Great advice.... now how do I get them to smile???? :?


----------



## Wight Isle Stud (May 19, 2010)

if you cant tell its a Satin from as soon as it furs up its not worth keeping !!


----------



## moustress (Sep 25, 2009)

Only on a really healthy black self is satin hard to identify; you need to look at the belly. If it is at all shiny, it's a satin black. The rest of the colors, it's the shiny all over that tells.


----------



## Autumn2005 (Apr 21, 2010)

Lol, since 90% of the mice in my mousery carry satin, if they're not already satin, I'm always excited when the fur comes in. On pied, it's super easy to tell, the white fur really shows it up. But on dark ones, sometimes I get really excited when the fur first comes in, thinking I have a satin, and then a couple days later I realize it's just healthy baby fur that is shiny but not satin.

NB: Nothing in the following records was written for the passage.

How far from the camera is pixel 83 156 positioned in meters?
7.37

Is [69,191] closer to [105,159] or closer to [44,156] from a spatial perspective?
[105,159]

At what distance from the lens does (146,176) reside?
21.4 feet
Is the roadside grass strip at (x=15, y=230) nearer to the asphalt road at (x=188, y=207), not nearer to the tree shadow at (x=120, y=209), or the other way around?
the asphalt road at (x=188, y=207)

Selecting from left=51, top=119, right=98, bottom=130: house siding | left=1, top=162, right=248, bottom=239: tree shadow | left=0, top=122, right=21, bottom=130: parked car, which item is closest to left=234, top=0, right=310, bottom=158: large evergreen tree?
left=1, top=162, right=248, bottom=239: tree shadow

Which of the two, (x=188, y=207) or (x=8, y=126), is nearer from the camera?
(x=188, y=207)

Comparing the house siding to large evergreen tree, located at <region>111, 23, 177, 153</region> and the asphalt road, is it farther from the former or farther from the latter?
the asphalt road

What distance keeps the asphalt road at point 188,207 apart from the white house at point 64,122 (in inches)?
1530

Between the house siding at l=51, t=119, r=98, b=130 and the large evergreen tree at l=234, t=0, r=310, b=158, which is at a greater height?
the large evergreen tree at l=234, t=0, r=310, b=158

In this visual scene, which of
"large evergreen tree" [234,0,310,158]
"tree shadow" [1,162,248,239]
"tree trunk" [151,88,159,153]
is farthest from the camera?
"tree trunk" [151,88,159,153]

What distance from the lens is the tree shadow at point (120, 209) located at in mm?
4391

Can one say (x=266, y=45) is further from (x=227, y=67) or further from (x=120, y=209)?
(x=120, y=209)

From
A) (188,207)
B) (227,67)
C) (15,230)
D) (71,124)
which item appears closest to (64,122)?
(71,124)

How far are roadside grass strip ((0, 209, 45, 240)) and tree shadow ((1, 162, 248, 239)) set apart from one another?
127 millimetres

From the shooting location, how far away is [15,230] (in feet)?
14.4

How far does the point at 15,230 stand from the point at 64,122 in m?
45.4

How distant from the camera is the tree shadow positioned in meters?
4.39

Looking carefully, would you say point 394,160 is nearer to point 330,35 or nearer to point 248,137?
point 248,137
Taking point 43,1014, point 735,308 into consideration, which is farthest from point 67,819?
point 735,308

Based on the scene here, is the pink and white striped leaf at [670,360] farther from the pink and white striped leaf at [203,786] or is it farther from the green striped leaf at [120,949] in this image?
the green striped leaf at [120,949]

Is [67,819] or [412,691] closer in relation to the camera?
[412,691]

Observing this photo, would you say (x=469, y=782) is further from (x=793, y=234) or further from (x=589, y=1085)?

I find it easier to tell around the genitals and behind the ears, where there are lighter hairs, on babies I have doubts about. I've yet to get a living mouse to willingly let me see their teeth.


----------



## Au Naturel (Jun 8, 2012)

Serena said:


> the easiest way to know if it is a satin is to have a look at the upper front teeth. normally they are yellow, in satins they are white.


Good fact.


----------



## moustress (Sep 25, 2009)

Autumn 2006: No, they won't do it willingly, but one needs to learn to be firmly gentle, and scruff them, gently but firmly press against the teeth with a toothpick or shaft of a cotton swab. The mouth will open and you can observe the teeth. I kind of scruff then let the mousie rest against the hand and tip it back a bit, and apply the toothpick sideways against the teeth. They don't like it, but that's the drill. You need tp scruff right behind the ears, so they don't have wiggle room to turn a bit and perforate you.


----------